* [Requirements] Copy the records word for word, from the line that contains "Referencing this photo, how" through the line that contains "1.60 metres", and give only those lines.

— BEGIN —

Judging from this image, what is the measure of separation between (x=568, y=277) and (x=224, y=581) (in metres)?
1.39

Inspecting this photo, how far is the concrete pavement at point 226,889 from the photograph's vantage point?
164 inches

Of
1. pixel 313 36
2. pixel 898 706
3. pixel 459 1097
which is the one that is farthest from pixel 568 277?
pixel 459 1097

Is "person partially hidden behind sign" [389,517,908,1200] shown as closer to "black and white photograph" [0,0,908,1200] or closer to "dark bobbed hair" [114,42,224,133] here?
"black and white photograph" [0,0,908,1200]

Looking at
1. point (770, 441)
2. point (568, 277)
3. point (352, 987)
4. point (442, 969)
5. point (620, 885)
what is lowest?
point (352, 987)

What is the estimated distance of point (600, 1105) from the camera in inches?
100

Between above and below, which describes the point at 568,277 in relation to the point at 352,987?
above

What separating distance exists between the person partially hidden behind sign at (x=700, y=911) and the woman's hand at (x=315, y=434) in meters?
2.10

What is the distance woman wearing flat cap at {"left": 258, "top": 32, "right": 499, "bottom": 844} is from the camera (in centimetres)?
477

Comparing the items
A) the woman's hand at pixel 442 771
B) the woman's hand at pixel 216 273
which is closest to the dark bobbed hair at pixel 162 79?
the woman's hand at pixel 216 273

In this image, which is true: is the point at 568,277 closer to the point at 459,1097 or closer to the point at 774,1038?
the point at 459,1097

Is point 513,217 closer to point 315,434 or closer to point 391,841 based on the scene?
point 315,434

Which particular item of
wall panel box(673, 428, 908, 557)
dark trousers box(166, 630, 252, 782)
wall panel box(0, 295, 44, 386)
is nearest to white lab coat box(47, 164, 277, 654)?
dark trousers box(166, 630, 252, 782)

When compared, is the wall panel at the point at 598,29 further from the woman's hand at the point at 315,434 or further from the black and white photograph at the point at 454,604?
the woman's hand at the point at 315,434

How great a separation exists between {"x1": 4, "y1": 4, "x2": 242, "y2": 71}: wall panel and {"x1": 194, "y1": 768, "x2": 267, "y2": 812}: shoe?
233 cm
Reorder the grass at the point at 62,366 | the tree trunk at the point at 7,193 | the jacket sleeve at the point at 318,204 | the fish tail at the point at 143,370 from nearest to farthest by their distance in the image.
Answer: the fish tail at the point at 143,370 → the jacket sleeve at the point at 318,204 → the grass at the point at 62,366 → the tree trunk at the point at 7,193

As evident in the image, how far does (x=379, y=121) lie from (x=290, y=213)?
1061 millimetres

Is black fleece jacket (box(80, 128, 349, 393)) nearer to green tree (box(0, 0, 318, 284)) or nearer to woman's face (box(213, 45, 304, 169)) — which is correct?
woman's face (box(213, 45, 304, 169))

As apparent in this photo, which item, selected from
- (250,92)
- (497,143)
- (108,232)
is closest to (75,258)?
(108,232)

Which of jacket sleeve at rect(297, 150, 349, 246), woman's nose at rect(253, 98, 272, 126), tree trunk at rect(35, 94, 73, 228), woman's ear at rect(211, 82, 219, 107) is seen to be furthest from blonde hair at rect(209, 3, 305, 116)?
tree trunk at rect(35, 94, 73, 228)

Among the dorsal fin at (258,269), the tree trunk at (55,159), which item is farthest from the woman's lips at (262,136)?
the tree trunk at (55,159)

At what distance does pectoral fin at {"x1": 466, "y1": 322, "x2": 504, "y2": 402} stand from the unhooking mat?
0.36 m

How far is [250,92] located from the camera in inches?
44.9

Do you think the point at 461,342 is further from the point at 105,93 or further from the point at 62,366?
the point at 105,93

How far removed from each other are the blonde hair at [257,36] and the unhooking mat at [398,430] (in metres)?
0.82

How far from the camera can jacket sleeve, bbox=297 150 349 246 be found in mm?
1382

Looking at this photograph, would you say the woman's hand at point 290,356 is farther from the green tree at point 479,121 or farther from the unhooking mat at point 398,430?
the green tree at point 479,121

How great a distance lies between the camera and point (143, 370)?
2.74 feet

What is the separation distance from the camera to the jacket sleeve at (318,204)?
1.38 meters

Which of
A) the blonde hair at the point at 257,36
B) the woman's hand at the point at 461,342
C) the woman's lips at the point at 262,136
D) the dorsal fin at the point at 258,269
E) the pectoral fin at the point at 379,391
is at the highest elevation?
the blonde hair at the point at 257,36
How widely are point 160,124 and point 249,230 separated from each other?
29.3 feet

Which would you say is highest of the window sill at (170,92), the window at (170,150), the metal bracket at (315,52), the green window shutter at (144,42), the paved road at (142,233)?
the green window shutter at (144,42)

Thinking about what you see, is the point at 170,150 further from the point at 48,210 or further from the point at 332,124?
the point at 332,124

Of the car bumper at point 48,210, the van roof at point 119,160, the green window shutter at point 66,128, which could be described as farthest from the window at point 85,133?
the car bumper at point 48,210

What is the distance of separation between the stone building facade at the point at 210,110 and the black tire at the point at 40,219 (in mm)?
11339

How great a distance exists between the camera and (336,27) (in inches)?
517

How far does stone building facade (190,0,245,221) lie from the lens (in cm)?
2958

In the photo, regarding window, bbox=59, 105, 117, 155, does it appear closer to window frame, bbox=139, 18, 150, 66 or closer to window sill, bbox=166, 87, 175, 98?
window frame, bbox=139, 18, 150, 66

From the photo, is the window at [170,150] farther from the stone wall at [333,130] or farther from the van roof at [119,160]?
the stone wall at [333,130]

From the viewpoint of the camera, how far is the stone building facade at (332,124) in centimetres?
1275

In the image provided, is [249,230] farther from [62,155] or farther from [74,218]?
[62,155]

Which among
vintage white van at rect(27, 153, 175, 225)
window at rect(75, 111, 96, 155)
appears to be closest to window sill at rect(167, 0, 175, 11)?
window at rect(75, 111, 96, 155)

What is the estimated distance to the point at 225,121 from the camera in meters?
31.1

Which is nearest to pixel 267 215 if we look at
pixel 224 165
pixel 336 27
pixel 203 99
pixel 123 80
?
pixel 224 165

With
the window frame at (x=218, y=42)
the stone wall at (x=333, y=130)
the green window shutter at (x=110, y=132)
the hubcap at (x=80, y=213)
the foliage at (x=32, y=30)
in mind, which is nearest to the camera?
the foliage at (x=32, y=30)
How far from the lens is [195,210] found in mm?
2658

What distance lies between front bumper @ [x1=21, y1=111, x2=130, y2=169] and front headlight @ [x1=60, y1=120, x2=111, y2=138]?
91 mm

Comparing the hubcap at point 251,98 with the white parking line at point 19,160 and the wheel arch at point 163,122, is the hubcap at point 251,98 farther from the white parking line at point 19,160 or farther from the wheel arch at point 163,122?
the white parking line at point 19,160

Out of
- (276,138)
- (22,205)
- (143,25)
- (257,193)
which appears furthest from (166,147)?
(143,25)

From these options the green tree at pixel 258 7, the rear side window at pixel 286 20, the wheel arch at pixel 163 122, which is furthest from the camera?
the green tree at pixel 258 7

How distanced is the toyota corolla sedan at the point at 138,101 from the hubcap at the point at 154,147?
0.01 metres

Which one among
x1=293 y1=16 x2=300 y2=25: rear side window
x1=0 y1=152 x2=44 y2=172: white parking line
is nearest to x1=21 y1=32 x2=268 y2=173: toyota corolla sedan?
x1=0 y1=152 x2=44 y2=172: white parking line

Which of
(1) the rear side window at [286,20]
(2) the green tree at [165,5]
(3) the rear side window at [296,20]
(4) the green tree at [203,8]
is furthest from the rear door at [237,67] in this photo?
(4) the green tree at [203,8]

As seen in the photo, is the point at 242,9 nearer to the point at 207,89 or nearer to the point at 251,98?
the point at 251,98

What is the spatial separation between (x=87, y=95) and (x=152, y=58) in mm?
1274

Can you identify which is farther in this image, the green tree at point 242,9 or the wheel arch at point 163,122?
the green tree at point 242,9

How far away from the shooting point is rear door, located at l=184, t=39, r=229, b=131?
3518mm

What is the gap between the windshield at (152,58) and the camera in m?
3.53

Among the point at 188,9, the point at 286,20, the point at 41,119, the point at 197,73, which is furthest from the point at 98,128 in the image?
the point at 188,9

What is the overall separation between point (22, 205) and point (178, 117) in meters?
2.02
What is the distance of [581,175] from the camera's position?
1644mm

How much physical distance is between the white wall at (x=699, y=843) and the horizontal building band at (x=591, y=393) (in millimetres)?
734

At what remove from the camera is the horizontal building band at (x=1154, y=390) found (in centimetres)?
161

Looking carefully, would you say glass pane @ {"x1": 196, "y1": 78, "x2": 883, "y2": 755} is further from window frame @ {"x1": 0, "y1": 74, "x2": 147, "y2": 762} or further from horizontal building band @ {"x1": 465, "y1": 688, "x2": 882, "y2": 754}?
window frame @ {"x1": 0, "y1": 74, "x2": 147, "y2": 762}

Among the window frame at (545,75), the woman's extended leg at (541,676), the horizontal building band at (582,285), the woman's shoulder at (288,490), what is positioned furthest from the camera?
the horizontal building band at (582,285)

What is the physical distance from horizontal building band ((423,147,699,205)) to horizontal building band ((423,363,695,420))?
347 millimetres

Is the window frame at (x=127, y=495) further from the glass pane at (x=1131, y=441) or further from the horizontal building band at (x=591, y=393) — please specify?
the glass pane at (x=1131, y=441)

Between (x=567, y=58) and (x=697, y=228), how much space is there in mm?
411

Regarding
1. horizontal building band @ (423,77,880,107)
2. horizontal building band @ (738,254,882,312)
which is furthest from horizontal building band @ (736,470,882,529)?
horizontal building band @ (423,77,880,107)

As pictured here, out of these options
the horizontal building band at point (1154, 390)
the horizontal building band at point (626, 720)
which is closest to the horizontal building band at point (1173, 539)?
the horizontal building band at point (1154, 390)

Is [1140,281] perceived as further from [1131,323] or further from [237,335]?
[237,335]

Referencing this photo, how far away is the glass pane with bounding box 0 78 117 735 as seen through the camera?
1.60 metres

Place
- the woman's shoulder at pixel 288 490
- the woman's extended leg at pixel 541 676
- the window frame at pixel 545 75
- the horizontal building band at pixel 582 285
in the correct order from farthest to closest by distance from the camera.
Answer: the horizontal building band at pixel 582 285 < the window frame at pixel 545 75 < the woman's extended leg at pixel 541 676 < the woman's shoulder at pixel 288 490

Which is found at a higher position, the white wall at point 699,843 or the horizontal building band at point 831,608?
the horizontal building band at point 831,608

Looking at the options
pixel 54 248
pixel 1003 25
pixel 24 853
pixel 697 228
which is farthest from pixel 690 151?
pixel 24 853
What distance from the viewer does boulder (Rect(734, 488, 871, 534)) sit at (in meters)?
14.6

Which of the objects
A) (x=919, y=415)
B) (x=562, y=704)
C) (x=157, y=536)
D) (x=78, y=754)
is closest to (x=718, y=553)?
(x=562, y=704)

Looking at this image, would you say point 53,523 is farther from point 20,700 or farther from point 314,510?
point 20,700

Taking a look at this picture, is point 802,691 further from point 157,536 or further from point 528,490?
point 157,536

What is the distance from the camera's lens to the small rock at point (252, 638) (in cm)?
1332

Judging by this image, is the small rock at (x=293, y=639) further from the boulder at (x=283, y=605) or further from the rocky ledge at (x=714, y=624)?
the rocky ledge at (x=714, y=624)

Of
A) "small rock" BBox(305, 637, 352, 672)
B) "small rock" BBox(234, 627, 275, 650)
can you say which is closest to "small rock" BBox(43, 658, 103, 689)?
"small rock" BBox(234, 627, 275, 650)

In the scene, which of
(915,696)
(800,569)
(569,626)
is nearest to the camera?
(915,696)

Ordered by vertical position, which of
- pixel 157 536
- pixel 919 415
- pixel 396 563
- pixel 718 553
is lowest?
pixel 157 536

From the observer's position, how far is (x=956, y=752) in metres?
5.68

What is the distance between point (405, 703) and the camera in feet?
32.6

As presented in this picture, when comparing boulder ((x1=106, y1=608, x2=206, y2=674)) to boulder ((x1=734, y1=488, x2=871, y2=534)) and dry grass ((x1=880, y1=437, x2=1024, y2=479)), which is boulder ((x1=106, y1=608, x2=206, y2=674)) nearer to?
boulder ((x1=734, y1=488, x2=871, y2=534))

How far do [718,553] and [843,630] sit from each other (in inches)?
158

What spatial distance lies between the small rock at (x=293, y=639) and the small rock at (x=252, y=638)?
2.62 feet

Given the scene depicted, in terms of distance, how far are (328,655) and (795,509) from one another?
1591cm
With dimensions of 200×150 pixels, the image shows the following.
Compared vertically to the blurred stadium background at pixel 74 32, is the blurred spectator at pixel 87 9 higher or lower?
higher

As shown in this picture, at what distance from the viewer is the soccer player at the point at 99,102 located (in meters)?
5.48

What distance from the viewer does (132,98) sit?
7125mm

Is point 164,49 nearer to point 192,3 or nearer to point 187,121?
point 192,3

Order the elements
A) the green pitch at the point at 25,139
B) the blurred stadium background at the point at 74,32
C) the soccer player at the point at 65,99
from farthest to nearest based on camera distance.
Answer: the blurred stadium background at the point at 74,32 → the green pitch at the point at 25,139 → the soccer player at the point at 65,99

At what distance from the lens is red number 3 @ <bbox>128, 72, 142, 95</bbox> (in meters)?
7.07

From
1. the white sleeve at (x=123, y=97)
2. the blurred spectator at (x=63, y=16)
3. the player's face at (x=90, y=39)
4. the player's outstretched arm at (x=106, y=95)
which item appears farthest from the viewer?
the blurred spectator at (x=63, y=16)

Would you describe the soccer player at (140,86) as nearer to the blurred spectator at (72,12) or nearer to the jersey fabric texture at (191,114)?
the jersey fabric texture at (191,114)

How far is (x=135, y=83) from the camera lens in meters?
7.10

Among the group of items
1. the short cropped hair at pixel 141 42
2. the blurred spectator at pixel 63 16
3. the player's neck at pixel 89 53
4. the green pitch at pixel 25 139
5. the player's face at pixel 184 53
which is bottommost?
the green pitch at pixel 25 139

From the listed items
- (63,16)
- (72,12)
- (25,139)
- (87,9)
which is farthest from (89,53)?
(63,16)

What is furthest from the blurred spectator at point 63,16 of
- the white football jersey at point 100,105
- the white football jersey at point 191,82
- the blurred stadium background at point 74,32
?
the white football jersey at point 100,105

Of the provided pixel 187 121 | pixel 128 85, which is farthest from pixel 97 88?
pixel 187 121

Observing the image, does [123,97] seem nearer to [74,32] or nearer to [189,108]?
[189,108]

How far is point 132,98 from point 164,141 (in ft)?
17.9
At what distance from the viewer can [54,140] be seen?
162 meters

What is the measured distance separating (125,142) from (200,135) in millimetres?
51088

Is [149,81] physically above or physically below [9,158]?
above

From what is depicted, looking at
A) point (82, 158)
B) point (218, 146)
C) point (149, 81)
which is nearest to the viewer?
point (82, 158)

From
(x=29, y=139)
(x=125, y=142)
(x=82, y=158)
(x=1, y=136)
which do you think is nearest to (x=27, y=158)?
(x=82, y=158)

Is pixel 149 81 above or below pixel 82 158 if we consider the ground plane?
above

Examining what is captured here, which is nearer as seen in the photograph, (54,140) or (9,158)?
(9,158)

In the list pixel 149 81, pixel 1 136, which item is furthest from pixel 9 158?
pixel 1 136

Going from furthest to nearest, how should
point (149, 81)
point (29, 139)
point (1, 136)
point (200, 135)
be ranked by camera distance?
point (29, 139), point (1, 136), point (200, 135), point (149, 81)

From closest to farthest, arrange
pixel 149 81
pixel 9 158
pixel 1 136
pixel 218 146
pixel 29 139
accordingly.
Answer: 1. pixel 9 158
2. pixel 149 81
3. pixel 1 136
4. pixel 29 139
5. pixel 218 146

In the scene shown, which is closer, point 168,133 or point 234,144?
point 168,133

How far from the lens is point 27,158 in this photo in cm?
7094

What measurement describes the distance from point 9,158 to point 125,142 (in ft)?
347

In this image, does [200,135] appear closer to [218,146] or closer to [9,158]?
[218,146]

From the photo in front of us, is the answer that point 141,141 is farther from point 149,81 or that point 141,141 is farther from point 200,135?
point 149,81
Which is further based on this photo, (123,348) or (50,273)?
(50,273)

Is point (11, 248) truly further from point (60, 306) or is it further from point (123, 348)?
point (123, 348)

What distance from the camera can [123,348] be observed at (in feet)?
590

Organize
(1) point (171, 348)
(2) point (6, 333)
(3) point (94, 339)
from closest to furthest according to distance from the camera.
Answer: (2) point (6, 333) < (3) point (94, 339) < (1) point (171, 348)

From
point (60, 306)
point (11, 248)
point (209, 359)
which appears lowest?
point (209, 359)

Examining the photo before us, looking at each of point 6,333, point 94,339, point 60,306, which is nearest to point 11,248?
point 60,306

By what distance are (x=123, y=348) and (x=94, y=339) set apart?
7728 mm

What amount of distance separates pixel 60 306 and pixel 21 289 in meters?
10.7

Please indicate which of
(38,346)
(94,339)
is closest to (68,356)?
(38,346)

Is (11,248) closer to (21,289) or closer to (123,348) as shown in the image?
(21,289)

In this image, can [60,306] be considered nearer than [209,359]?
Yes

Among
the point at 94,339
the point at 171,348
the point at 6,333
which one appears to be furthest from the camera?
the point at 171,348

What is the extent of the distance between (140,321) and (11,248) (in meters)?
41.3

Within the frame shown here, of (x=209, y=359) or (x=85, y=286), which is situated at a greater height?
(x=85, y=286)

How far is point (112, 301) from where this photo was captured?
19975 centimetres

— END —

* [Correct response]
Referencing this photo, how far away is the glass pane with bounding box 0 78 117 735 as seen through the camera?
1.60 metres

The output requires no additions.